On the second day, the reenactors patrol the woods and participate in brief gunfights with the VC, played by several men dressed in black sweatsuits. The patrol, gunfights, and simulated death segue to deeper vignettes with the reenactors. Tuna describes difficulties reconnecting with his wife and children after returning from Iraq, and discloses that he will soon deploy to Afghanistan for a year. The unit of reenactors sees him off. Doc reflects on nightmares and the dead bodies he saw in Iraq as he carries a reenactor “Killed In Action” to a checkpoint, a scene I will analyze in greater detail below. The combining of footage from Vietnam, Iraq, and the reenactment proceeds more seamlessly and efficiently at this point in the film. When Nguyen captures two reenactors playing the Vietcong, for instance, a close up on his face cuts to a brief montage of armed ARVN soldiers standing uncertainly over presumed communist enemies in Vietnamese villages. The return to Nguyen’s close up in the reenactment leads the shots to read as something like a sequence of unbidden memories.

■ ■ ■ ■ ■ ■ ■

- [THE EXERCISE] Reproduce the passage on the film's reenactment scenes word for word, in its entirety. The listing that follows was drawn from a separate source and bears no relation to the film passage.

- [GIVEN DATA]
■ ■ ■ ■ ■ ■ ■

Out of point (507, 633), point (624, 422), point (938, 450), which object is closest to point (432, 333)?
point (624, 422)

■ ■ ■ ■ ■ ■ ■

- [RESULT OF THIS TASK]
On the second day, the reenactors patrol the woods and participate in brief gunfights with the VC, played by several men dressed in black sweatsuits. The patrol, gunfights, and simulated death segue to deeper vignettes with the reenactors. Tuna describes difficulties reconnecting with his wife and children after returning from Iraq, and discloses that he will soon deploy to Afghanistan for a year. The unit of reenactors sees him off. Doc reflects on nightmares and the dead bodies he saw in Iraq as he carries a reenactor “Killed In Action” to a checkpoint, a scene I will analyze in greater detail below. The combining of footage from Vietnam, Iraq, and the reenactment proceeds more seamlessly and efficiently at this point in the film. When Nguyen captures two reenactors playing the Vietcong, for instance, a close up on his face cuts to a brief montage of armed ARVN soldiers standing uncertainly over presumed communist enemies in Vietnamese villages. The return to Nguyen’s close up in the reenactment leads the shots to read as something like a sequence of unbidden memories.